TEHRAN, Iran (AP) -- Iran's government on Saturday welcomed the U.S. Navy's rescue of 13 Iranian fishermen held by pirates, calling it a positive humanitarian gesture.
U.S. officials announced Friday that the fishermen had been rescued by a U.S. Navy destroyer on Thursday, more than 40 days after their boat was commandeered by suspected Somali pirates in the northern Arabian Sea. The rescue came just days after Tehran warned the U.S. to keep the same group of warships out of the Persian Gulf in a reflection of Iran's fear that American warships could try to enforce an embargo against Iranian oil exports.
"The rescue of Iranian sailors by American forces is considered a humanitarian gesture and we welcome this behavior," Foreign Ministry spokesman Ramin Mehmanparast was quoted as saying by state TV's Al-Alam Arabic channel.

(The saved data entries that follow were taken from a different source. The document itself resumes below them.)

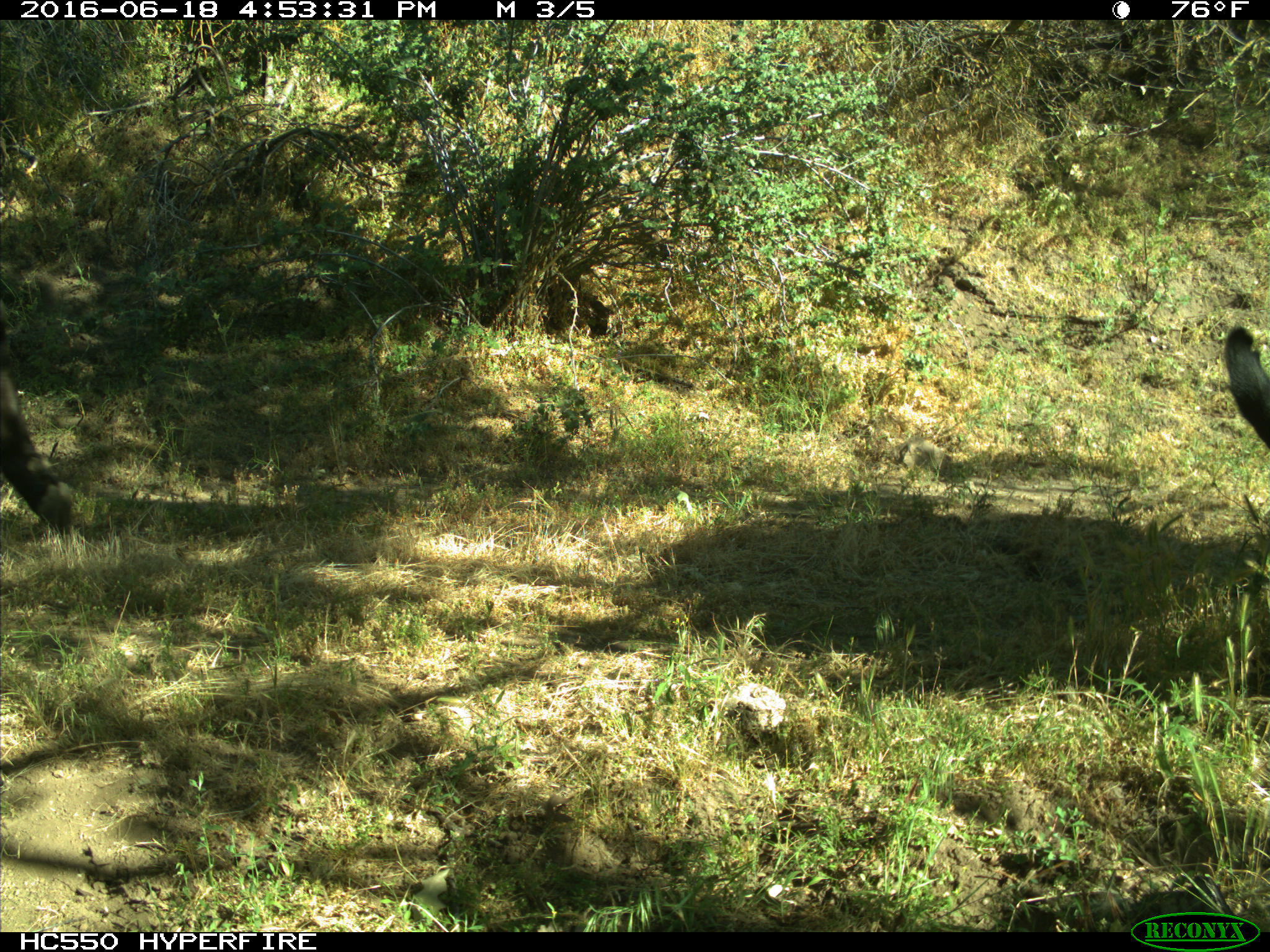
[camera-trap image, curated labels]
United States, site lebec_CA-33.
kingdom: Animalia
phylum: Chordata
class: Mammalia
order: Artiodactyla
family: Bovidae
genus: Bos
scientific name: Bos taurus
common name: domestic cow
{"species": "Bos taurus (domestic cow)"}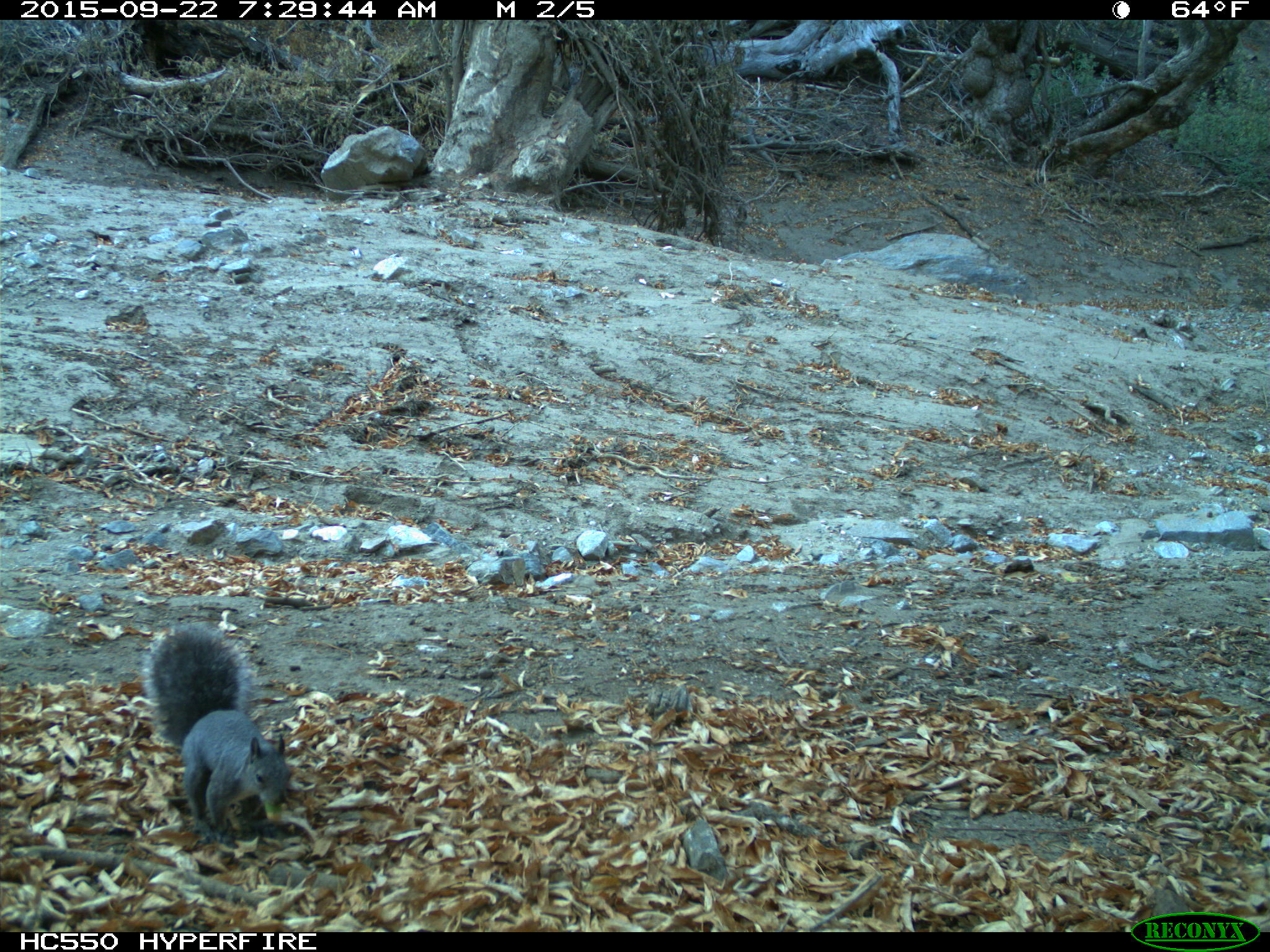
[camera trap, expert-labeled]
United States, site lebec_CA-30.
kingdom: Animalia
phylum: Chordata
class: Mammalia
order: Rodentia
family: Sciuridae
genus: Sciurus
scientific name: Sciurus carolinensis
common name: eastern gray squirrel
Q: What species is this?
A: Sciurus carolinensis (eastern gray squirrel).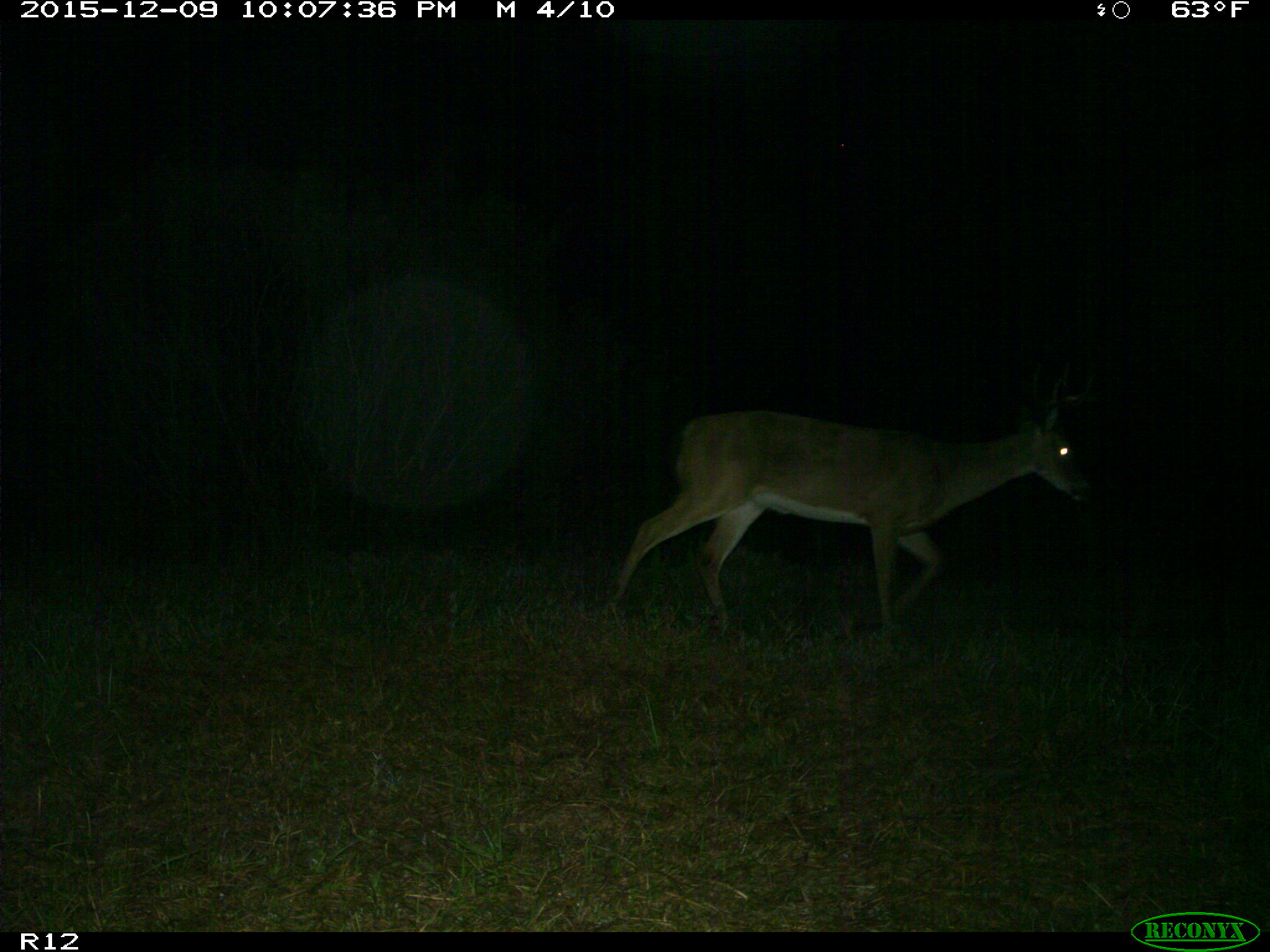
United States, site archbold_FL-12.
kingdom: Animalia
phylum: Chordata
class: Mammalia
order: Artiodactyla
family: Cervidae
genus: Odocoileus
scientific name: Odocoileus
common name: deer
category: unidentified deer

Iran's hard-line Fars news agency had a different take, calling the rescue operation a Hollywood dramatization of a routine event.

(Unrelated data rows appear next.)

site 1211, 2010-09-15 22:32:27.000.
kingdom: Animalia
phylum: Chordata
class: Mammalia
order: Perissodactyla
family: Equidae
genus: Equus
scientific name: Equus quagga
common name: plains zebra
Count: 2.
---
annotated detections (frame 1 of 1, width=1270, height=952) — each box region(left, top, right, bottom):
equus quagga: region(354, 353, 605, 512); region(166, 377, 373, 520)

The Fars report noted that attacks by Somali pirates in the region are common and said that Iran's navy has itself freed many mariners held by pirates in recent years without seeking to highly publicize it.

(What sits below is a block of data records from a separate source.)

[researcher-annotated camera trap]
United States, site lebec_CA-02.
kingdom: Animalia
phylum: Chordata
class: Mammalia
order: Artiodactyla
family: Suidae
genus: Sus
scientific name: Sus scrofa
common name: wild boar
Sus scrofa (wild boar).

Amid escalating tension with Iran over its nuclear program, the Obama administration reveled in delivering Friday's announcement and highlighted the fact that the rescuing ships were the same ones Iran's army chief had just said were no longer welcome in the Persian Gulf.
"Basically, rescuing trading and fishing boats from the hands of pirates in the Arabian Sea and the Gulf of Aden is considered a completely normal issue," Fars said. "A U.S. helicopter filming the rescue operation from the first minute makes it look like a Hollywood drama with specific locations and actors. It shows the Americans tried to publicize it through the media and present the American warship as a savior."
The semiofficial Fars news agency is considered close to Iran's powerful Revolutionary Guard military force.
Fars reported in April that Iranian naval commandos had driven off pirates attempting to hijack a supertanker off Pakistan's southwestern coast.
"Iran's navy has rescued various foreign ships from the hands of pirates ... but never publicized that," it said.
Naval forces from several countries patrol shipping lanes in the region in pursuit of Somali pirates. The pirates, who are after huge ransoms, have dramatically expanded their range in recent years and targeted some of the largest vessels to take to the seas, including oil supertankers.